PARTS OF THE EXERCISE:
a – In the guide to building a Shiny application with Bioconductor, which Bioconductor version does the installation command specify?
b – Write the next part of the guide to building a Shiny application with Bioconductor, starting right after its final sentence.

SELECTED TEXT:
##########

Setup Your Environment

 

  • Install R and RStudio on your computer. These are essential tools for using Bioconductor effectively.
  •  

  • Install Bioconductor by running the following commands in R:
      \`\`\`r
      if (!requireNamespace("BiocManager", quietly = TRUE))
          install.packages("BiocManager")
      BiocManager::install(version = "3.17")
      \`\`\`
      

 

Choose Appropriate Bioconductor Packages

 

  • Determine the focus of your application, such as genomics, transcriptomics, or proteomics.
  •  

  • Explore Bioconductor packages that align with your application goals. Use BiocManager to install necessary packages:
      \`\`\`r
      BiocManager::install("DESeq2") # for differential expression analysis
      BiocManager::install("GenomicRanges") # for working with genomic ranges
      \`\`\`
      

 

Create a New Shiny Application

 

  • Open RStudio and start a new Shiny project by going to File > New Project > New Directory > Shiny Web Application.
  •  

  • Name your application and choose a directory to store files.

 

Design the User Interface

 

  • Use the ui.R file (or the ui section of an app.R file) to build the layout. Use Shiny widgets to create inputs, such as sliders, text boxes, and file uploads.
      \`\`\`r
      shinyUI(fluidPage(
          titlePanel("Bioconductor App"),
          sidebarLayout(
              sidebarPanel(
                  fileInput("file", "Upload Data File")
              ),
              mainPanel(plotOutput("plot"))
          )
      ))
      \`\`\`
      

 

Implement Server Logic

 

  • Write the processing code in the server.R file (or the server section of an app.R file). This code will respond to user inputs and update outputs like charts and tables.

##########

DATA EXTRACT:

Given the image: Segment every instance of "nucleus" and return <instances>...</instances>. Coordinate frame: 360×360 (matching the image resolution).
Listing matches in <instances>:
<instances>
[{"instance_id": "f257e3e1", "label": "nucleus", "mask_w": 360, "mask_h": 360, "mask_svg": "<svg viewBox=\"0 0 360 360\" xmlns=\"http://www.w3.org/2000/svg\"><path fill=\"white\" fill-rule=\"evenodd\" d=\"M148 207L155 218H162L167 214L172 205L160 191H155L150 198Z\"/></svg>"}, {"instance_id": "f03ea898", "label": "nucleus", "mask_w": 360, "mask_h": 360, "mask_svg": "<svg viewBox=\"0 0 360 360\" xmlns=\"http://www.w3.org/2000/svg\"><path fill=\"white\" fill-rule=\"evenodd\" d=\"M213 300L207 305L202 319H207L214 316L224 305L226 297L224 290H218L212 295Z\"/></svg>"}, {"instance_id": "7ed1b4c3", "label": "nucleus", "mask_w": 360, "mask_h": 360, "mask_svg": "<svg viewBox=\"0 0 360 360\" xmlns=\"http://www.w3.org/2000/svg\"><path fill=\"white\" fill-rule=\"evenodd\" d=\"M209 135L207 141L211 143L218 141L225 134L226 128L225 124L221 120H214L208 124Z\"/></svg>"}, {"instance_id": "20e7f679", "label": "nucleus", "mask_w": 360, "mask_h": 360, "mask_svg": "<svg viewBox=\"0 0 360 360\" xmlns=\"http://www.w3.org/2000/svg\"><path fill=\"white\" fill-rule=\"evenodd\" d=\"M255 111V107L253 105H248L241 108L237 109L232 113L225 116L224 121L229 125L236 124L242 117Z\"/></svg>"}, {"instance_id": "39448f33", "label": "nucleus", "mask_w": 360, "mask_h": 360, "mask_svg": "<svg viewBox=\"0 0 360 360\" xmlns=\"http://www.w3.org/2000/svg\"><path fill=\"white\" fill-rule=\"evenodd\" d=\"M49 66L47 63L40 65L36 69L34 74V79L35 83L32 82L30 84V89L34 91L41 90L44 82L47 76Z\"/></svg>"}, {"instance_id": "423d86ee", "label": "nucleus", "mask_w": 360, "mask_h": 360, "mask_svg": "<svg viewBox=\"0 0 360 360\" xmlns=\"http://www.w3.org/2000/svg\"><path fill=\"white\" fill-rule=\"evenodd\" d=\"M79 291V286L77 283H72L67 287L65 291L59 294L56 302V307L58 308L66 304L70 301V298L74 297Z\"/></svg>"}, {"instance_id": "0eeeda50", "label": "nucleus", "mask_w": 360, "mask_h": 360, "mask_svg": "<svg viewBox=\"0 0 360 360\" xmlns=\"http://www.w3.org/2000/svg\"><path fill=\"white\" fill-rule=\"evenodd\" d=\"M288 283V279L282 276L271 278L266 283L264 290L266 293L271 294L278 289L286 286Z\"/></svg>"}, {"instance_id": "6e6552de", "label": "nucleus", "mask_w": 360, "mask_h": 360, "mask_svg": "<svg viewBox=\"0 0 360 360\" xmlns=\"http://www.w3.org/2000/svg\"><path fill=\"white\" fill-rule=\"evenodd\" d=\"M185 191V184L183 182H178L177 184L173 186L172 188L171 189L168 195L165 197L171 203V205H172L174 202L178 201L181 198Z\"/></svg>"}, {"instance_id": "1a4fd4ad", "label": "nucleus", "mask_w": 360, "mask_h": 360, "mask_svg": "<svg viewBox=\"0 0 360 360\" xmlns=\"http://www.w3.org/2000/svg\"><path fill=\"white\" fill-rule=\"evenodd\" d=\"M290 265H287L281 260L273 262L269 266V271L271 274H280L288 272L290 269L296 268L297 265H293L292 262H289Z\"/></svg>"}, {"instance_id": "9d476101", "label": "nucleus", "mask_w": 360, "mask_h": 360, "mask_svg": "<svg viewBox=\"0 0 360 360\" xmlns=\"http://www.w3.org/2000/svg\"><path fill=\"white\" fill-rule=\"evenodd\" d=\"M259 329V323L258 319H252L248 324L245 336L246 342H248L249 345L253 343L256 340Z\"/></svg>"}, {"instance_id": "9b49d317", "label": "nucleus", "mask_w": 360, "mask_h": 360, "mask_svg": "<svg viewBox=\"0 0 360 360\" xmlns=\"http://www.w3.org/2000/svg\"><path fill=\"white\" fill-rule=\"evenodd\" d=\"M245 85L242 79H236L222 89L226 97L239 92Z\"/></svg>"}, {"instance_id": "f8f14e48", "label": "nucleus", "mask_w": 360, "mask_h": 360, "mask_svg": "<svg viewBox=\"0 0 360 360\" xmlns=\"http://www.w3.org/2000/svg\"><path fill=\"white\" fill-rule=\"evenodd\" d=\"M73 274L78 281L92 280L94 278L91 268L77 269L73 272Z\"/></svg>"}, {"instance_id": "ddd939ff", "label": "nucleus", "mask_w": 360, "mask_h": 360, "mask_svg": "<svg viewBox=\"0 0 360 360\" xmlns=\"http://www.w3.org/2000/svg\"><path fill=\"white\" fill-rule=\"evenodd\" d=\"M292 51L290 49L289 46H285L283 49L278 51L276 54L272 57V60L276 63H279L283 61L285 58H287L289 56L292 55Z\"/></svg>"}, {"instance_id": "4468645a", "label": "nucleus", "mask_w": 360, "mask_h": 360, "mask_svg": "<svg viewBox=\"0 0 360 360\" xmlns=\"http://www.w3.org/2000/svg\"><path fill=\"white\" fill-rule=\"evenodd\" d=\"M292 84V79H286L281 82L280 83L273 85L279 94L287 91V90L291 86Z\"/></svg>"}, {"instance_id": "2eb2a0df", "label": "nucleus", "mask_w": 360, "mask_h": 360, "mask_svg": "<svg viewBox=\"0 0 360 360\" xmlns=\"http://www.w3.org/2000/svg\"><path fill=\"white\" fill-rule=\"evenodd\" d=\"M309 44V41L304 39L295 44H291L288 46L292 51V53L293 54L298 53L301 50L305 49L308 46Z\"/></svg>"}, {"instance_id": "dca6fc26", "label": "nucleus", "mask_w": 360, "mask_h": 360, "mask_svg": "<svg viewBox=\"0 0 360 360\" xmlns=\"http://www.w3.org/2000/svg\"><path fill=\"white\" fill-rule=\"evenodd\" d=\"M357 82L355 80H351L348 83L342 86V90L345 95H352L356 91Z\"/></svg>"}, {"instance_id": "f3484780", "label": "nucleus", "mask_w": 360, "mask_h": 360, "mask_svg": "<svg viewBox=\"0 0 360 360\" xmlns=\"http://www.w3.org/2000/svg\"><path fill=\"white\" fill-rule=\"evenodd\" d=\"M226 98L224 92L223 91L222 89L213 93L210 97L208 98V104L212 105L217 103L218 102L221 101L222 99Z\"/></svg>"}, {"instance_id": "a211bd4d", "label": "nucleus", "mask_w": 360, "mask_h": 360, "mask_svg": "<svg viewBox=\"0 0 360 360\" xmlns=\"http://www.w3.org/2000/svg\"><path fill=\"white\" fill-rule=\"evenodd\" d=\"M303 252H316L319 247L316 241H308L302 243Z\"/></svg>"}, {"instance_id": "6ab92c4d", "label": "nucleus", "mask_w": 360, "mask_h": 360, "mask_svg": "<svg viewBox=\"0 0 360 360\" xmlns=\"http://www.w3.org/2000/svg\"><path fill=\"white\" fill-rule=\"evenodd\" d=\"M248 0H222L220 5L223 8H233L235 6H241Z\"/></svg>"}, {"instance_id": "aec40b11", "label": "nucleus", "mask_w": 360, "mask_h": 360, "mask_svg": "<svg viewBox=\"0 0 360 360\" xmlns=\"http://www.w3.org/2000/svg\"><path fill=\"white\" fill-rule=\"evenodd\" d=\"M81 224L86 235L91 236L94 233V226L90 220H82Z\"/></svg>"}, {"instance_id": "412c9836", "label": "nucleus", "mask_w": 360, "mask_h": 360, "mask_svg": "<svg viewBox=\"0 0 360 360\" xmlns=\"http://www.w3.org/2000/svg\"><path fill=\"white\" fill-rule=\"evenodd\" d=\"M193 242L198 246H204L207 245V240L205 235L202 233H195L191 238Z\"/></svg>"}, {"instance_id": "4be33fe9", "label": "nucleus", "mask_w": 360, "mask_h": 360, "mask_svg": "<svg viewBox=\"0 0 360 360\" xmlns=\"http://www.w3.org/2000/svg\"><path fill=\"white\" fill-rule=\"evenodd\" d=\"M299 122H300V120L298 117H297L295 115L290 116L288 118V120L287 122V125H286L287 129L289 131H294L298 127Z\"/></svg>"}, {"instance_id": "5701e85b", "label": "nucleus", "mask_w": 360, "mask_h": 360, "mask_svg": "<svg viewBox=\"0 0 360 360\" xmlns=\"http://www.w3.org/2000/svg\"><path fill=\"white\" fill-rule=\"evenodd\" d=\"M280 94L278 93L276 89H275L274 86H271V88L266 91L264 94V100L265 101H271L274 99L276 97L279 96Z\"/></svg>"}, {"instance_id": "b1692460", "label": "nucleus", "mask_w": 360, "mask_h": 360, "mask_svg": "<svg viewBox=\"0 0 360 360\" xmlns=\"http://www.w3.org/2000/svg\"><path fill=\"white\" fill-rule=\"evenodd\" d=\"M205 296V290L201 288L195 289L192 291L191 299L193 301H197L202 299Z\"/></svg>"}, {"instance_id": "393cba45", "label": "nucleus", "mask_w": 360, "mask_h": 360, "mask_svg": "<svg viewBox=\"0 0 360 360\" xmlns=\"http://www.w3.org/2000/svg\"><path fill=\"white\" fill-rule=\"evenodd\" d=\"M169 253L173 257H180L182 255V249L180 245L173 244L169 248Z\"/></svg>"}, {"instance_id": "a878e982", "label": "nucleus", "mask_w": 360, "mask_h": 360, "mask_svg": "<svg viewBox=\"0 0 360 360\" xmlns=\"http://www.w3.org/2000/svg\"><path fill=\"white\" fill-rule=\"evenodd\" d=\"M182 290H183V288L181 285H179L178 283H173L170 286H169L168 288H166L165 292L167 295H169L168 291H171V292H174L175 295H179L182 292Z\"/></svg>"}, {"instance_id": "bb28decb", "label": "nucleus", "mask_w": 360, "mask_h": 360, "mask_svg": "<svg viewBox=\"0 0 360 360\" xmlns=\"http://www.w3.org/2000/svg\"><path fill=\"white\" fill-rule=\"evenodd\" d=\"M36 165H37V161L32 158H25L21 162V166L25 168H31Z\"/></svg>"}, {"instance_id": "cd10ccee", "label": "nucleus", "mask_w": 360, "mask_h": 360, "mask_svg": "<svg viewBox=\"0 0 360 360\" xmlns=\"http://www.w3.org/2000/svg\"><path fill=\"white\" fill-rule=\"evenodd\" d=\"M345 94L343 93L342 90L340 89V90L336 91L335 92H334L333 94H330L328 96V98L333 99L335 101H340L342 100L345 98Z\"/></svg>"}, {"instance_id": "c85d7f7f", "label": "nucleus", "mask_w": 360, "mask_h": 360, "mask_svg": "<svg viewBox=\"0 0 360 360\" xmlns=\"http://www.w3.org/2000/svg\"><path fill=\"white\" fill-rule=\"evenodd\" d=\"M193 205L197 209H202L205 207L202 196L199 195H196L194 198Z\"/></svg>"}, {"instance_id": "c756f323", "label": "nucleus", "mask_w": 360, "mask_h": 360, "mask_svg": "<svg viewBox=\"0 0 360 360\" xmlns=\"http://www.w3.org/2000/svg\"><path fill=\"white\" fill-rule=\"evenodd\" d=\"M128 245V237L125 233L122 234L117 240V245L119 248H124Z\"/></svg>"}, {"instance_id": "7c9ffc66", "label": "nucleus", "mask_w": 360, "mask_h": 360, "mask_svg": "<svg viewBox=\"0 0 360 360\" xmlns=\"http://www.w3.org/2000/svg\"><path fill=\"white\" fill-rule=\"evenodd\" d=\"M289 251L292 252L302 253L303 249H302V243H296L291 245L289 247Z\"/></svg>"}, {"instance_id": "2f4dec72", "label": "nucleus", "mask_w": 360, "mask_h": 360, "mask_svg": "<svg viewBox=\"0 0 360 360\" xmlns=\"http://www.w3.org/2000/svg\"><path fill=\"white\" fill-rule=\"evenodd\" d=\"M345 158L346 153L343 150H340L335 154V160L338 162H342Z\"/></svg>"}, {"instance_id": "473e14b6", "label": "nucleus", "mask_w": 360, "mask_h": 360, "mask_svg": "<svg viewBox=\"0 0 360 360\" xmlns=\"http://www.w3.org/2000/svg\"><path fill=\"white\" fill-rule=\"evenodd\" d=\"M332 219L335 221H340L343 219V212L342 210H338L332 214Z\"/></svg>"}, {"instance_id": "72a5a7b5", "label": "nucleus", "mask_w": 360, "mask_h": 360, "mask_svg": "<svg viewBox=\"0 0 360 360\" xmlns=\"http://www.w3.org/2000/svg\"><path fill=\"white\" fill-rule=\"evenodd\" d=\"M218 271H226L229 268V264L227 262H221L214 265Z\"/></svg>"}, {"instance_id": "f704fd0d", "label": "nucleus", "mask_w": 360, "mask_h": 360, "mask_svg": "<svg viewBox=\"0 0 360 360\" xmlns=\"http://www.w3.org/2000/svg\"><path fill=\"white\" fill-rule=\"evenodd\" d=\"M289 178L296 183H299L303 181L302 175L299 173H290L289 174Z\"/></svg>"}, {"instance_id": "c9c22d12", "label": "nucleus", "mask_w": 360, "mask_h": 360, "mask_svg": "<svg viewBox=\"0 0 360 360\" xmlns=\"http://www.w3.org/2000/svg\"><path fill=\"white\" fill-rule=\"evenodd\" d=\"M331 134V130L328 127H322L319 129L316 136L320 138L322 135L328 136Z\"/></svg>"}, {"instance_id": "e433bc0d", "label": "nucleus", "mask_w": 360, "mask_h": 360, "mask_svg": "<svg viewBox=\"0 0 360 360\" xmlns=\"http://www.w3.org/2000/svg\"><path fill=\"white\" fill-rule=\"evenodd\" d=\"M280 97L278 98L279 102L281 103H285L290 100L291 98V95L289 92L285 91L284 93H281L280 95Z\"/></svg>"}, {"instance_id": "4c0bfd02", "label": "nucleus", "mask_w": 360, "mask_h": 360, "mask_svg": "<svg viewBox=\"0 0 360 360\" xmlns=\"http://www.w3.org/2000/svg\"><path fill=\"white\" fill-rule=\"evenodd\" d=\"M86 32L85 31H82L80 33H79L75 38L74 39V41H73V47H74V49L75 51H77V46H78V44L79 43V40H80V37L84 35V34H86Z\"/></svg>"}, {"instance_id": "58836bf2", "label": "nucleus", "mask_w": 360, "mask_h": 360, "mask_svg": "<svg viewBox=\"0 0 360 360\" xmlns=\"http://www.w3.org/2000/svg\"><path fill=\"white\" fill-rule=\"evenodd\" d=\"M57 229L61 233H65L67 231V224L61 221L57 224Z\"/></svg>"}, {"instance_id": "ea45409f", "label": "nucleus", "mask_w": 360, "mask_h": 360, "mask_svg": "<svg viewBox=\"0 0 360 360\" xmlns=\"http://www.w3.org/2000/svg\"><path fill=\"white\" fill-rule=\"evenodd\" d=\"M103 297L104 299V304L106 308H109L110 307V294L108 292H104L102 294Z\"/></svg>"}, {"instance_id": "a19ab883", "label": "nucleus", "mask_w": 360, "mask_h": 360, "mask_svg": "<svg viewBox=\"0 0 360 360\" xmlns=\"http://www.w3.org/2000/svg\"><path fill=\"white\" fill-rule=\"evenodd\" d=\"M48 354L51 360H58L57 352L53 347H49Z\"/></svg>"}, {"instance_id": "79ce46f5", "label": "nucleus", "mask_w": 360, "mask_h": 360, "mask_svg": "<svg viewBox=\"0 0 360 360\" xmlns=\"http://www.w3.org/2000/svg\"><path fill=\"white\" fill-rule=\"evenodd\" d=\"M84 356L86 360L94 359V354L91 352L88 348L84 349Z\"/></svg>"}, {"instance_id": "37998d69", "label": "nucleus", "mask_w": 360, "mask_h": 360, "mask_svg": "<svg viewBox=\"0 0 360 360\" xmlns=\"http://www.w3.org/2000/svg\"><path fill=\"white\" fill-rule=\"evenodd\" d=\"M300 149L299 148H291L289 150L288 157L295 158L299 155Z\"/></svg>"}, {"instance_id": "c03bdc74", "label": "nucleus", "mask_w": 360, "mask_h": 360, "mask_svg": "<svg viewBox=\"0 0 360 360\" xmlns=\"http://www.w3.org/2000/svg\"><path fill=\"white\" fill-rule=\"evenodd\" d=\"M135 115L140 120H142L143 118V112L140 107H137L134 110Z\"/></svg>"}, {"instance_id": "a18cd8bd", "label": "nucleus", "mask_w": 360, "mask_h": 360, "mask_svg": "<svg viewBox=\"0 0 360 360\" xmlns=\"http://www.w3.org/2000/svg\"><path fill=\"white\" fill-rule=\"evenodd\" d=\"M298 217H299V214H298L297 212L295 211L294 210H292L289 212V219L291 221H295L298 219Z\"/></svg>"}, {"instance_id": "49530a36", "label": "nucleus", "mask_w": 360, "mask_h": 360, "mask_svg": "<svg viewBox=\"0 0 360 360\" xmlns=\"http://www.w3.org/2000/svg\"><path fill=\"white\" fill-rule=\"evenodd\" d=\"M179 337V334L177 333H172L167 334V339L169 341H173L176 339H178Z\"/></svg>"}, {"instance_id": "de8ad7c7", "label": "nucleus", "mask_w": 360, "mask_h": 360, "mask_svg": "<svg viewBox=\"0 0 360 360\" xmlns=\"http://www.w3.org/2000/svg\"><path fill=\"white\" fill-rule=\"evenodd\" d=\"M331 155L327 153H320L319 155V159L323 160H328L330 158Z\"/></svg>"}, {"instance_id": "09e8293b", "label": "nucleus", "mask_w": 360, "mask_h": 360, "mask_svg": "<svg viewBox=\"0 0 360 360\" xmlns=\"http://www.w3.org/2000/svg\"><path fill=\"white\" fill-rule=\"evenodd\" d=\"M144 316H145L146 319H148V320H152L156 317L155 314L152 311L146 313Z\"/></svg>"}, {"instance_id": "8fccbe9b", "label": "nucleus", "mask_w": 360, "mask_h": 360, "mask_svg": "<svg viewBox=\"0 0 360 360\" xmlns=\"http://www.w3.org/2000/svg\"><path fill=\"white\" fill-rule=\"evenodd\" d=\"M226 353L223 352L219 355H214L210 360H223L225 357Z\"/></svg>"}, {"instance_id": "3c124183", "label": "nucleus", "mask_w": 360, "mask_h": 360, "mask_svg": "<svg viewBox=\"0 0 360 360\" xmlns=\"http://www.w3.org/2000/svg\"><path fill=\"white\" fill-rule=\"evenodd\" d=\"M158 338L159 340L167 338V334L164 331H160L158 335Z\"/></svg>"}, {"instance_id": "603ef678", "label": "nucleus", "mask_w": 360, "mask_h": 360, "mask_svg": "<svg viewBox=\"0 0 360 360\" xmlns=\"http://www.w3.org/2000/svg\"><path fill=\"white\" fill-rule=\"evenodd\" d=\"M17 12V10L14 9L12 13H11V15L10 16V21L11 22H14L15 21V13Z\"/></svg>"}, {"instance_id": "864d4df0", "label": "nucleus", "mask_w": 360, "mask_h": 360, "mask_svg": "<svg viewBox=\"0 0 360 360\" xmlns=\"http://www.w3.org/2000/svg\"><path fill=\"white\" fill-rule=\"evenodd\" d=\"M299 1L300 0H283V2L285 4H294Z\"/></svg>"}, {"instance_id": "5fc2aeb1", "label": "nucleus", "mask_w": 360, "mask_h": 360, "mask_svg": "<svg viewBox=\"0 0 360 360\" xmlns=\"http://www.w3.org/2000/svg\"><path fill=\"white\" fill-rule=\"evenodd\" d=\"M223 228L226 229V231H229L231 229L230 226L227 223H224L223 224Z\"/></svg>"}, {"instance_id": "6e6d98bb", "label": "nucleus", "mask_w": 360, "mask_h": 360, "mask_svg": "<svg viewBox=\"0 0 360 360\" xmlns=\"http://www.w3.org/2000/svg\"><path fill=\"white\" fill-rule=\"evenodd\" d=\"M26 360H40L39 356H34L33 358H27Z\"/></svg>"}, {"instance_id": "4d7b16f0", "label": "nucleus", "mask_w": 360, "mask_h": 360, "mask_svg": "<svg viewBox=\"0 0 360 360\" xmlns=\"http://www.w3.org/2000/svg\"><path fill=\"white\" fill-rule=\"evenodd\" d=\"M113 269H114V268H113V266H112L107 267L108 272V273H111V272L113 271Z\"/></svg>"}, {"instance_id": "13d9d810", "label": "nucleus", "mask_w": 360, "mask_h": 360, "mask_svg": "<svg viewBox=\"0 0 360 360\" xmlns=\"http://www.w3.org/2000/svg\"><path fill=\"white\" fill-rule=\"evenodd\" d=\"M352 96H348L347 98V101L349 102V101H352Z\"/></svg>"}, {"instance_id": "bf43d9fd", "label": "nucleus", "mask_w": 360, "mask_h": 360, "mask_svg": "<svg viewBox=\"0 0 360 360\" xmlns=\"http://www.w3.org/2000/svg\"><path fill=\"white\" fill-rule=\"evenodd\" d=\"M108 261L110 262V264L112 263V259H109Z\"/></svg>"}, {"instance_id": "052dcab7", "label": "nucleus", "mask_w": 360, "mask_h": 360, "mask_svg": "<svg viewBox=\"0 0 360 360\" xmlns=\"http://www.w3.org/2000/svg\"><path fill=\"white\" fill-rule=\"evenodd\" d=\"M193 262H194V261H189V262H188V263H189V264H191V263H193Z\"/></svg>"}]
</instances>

##########

ANSWERS FOR EACH ITEM:
a – Version 3.17.

b –
      \`\`\`r
      shinyServer(function(input, output) {
          output$plot <- renderPlot({
              # Read in data using Bioconductor functionality
              if(is.null(input$file)) return(NULL)
              data <- read.csv(input$file$datapath)
              # Example: visualize with a plot
              plot(data)
          })
      })
      \`\`\`
      

 

Integrate Bioconductor Data Processing

 

  • In your server.R file, incorporate Bioconductor analyses, like genomic analysis or visualization, into your reactive elements.
      \`\`\`r
      shinyServer(function(input, output) {
          output$plot <- renderPlot({
              req(input$file)
              data <- read.csv(input$file$datapath)
              # Example: Use DESeq2 for differential expression analysis
              dds <- DESeqDataSetFromMatrix(countData = data, colData = colData, design = ~ condition)
              dds <- DESeq(dds)
              plotMA(dds, ylim = c(-2, 2))
          })
      })
      \`\`\`
      

 

Test and Deploy Your Application

 

  • Test the app locally by clicking the 'Run App' button in RStudio to ensure everything operates as expected.
  •  

  • Deploy your app online using ShinyApps.io or a local server setup, which involves creating an account on ShinyApps.io and deploying through RStudio.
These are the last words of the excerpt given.